» **TO DO**
Retype exactly the lines that run from the line with "Examining the photo" to the final line of the entries, keeping both ends and nothing else.

(Scene question records)
-- Begin --

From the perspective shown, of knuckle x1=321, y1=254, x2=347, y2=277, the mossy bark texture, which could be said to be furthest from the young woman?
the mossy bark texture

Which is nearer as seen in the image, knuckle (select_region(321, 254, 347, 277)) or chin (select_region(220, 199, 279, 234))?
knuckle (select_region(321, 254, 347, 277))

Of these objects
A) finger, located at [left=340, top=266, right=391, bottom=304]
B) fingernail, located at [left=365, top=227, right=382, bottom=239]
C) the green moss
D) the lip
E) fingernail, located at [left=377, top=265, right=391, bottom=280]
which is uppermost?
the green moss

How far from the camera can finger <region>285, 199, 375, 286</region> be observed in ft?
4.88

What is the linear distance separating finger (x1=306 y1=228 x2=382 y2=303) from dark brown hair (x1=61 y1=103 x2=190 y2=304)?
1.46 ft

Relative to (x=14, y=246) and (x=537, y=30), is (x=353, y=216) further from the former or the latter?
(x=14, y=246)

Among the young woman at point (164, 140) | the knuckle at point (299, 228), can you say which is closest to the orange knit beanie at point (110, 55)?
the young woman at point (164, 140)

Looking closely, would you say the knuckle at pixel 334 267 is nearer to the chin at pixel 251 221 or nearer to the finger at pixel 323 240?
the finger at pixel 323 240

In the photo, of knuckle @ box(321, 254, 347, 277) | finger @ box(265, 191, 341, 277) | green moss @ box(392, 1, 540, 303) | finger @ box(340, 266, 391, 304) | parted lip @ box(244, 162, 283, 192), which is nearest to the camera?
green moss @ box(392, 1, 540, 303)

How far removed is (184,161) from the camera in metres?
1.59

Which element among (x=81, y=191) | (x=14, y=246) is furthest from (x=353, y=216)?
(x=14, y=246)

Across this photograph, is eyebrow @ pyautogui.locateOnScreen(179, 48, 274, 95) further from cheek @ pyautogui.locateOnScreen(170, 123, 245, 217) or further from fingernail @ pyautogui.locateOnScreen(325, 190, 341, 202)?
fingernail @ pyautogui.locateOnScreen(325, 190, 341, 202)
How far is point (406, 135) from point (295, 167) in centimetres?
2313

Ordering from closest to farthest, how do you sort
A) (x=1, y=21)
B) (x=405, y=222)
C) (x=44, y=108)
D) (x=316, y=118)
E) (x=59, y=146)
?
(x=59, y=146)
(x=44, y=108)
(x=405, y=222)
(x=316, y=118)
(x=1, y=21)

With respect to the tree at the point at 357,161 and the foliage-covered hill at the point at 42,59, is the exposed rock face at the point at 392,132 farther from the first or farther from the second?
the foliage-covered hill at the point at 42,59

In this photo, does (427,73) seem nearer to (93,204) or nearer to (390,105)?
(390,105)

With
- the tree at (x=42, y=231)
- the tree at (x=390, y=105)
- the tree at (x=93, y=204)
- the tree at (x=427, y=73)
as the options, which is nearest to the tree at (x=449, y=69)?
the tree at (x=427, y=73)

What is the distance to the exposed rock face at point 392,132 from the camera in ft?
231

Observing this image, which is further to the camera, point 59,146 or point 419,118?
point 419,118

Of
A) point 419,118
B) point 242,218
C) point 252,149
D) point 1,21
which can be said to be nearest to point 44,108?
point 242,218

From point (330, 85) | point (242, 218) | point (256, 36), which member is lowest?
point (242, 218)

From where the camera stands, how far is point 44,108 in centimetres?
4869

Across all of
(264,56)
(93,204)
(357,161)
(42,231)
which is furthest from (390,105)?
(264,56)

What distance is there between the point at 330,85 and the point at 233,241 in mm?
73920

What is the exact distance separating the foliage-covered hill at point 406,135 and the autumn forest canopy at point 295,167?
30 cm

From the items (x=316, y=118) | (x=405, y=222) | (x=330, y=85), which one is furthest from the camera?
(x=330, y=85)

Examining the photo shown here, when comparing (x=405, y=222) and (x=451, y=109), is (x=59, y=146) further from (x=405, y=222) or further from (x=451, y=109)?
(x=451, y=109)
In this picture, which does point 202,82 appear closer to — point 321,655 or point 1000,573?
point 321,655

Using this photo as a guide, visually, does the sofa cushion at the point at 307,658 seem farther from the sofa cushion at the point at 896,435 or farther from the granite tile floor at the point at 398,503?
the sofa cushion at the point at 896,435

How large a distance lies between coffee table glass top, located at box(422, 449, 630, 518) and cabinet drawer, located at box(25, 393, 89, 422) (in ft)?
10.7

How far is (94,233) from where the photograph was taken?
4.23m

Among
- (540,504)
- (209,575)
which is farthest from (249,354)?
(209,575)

-- End --

» **SOLUTION BELOW**
Examining the photo shown here, when comparing (x=405, y=222) and (x=451, y=109), is (x=59, y=146) further from (x=405, y=222) or further from (x=451, y=109)?
(x=451, y=109)
In this picture, which does point 202,82 appear closer to — point 321,655 or point 1000,573?
point 321,655

Using this photo as a guide, visually, does the sofa cushion at the point at 307,658 seem farther from the sofa cushion at the point at 896,435 or farther from the granite tile floor at the point at 398,503?
the sofa cushion at the point at 896,435

How large a distance lies between coffee table glass top, located at box(422, 449, 630, 518) and cabinet drawer, located at box(25, 393, 89, 422) (in ft)?
10.7

How far is (94,233) from where the photograph was taken?
4.23m

Among
- (540,504)
- (209,575)
which is farthest from (249,354)?
(209,575)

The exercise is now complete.